Ma question sembla le surprendre au plus haut point pendant quelques instants, mais il afficha rapidement un sourire rempli de malice.

– Pourquoi pas ? Ça pourrait être drôle !
– Tessa et Capucine savent qu'on est rentrés ensemble après la soirée et je ne leur ai rien dit depuis, donc je pense qu'elles vont se poser beaucoup de questions, expliquai-je. On pourrait jouer sur ça.
– C'est une très bonne idée ! J'ai hâte de voir la tête que vont faire les autres lycéens quand ils vont l'apprendre.
– Pareil ! Par contre, pas de baiser ou choses du genre, d'accord ? le prévins-je en me mordant la lèvre inférieure.
– Ça me va. Se tenir la main n'est pas interdit au moins ?
– Oui mais sans plus.

Il acquiesça, comprenant tout à fait ma décision, puis il y eut un petit silence qu'il brisa rapidement :

– Je te raccompagne ?
– Avec plaisir.

Lucas me prit délicatement la main, sous mon regard légèrement inquiet en pensant à ce que ce plan pourrait engendrer, et nous partîmes ensemble vers ma rue, à peine à cinq minutes de l'endroit où nous nous étions installés. Ce jeu allait être plus qu'amusant pour nous deux, et cela renforçait notre complicité. Nous allions bien nous marrer, en faisant croire aux autres ce que je ne voulais pas depuis plusieurs mois maintenant – surtout à mes deux amies. Nous étions devenus en très peu de temps inséparables, comme les meilleurs amis du monde. Nous étions semblables sur plusieurs points, avec surtout le même humour et les mêmes idées. Le couple parfait à première vue. Sauf qu'il n'existait pas réellement. 

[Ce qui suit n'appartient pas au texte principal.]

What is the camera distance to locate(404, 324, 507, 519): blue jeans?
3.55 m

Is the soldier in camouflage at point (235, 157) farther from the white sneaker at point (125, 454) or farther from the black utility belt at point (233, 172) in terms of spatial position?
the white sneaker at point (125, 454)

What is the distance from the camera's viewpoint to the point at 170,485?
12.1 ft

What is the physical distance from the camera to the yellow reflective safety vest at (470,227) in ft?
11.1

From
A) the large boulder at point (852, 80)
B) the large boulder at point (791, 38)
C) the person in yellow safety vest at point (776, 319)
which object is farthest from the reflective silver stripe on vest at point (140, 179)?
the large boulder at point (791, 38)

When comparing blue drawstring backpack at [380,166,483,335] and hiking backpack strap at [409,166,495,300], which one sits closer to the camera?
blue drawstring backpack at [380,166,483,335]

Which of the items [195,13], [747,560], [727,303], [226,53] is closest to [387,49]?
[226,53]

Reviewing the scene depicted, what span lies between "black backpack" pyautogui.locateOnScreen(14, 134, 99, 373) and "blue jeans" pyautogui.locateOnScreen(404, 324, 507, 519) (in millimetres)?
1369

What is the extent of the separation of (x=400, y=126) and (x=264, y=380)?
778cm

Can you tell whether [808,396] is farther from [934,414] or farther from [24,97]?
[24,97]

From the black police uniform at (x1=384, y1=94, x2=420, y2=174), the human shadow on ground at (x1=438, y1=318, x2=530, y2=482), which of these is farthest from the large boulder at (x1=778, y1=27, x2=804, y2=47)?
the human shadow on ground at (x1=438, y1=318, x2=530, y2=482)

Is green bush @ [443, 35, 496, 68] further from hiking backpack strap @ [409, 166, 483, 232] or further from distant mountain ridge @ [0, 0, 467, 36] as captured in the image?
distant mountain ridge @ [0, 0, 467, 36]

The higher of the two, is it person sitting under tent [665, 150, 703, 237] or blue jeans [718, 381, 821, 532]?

Main dans la main, nous parcourûmes les rues quasiment désertes à la limite de la ville, sans échanger un seul mot. Le bonheur était là, juste à côté de moi, et même s'il n'était pas réel je me sentais bien. Il me permettait de rejeter à nouveau mon passé et de penser à mon avenir.

Soudain, ce fut comme si j'avais une vision d'horreur. Il était là. Juste sous mes yeux. À m'observer d'un regard vide. Un fantôme. Mon fantôme. Celui que je redoutais plus que tout de revoir. Lui. Il était revenu. Pour mon plus grand malheur, au mauvais moment. Il m'avait retrouvée, certainement traquée depuis mon départ de mon ancienne ville. Et il allait sûrement recommencer.

Pour la seconde fois depuis plusieurs mois, je sentis les larmes me monter aux yeux et les souvenirs affluer en masse, plus forts que jamais. Ma vue se brouillait, ma respiration s'accélérait et mon corps tout entier se mettait à trembler. Je lâchais la main de Lucas sans m'en rendre compte. Puis plus rien. Le vide et l'obscurité m'enveloppèrent.